→ **INFORMATION SHOWN**
____________
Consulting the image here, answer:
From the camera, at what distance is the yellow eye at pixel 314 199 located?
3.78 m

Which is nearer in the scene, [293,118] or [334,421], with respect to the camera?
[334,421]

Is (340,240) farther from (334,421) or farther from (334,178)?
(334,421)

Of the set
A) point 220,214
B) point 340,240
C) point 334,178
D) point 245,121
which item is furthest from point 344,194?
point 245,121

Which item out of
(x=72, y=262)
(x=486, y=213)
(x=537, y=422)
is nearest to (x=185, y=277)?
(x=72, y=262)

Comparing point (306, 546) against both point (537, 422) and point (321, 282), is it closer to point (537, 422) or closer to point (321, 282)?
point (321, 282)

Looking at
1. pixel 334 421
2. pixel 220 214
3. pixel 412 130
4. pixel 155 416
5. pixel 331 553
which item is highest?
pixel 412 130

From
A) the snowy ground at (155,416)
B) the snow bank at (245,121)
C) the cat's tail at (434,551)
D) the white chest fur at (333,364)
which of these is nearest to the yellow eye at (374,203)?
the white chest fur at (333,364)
____________
→ **STATED TASK**
Format the entries above as a JSON list of strings, with one string per line and blank lines omitted.

→ **FULL ANSWER**
[
  "Consulting the image here, answer:",
  "From the camera, at what distance is the yellow eye at pixel 314 199 located?",
  "3.78 m",
  "Which is nearer in the scene, [293,118] or [334,421], with respect to the camera?",
  "[334,421]",
  "Is (340,240) farther from (334,421) or farther from (334,178)?",
  "(334,421)",
  "Of the set",
  "A) point 220,214",
  "B) point 340,240",
  "C) point 334,178",
  "D) point 245,121",
  "which item is furthest from point 344,194?",
  "point 245,121",
  "Which item out of",
  "(x=72, y=262)",
  "(x=486, y=213)",
  "(x=537, y=422)",
  "is nearest to (x=185, y=277)?",
  "(x=72, y=262)",
  "Comparing point (306, 546) against both point (537, 422) and point (321, 282), is it closer to point (537, 422) or closer to point (321, 282)?",
  "point (321, 282)",
  "Looking at",
  "1. pixel 334 421",
  "2. pixel 220 214",
  "3. pixel 412 130",
  "4. pixel 155 416",
  "5. pixel 331 553",
  "which item is highest?",
  "pixel 412 130",
  "From",
  "A) the snowy ground at (155,416)",
  "B) the snow bank at (245,121)",
  "C) the cat's tail at (434,551)",
  "D) the white chest fur at (333,364)",
  "which of these is nearest to the yellow eye at (374,203)?",
  "the white chest fur at (333,364)"
]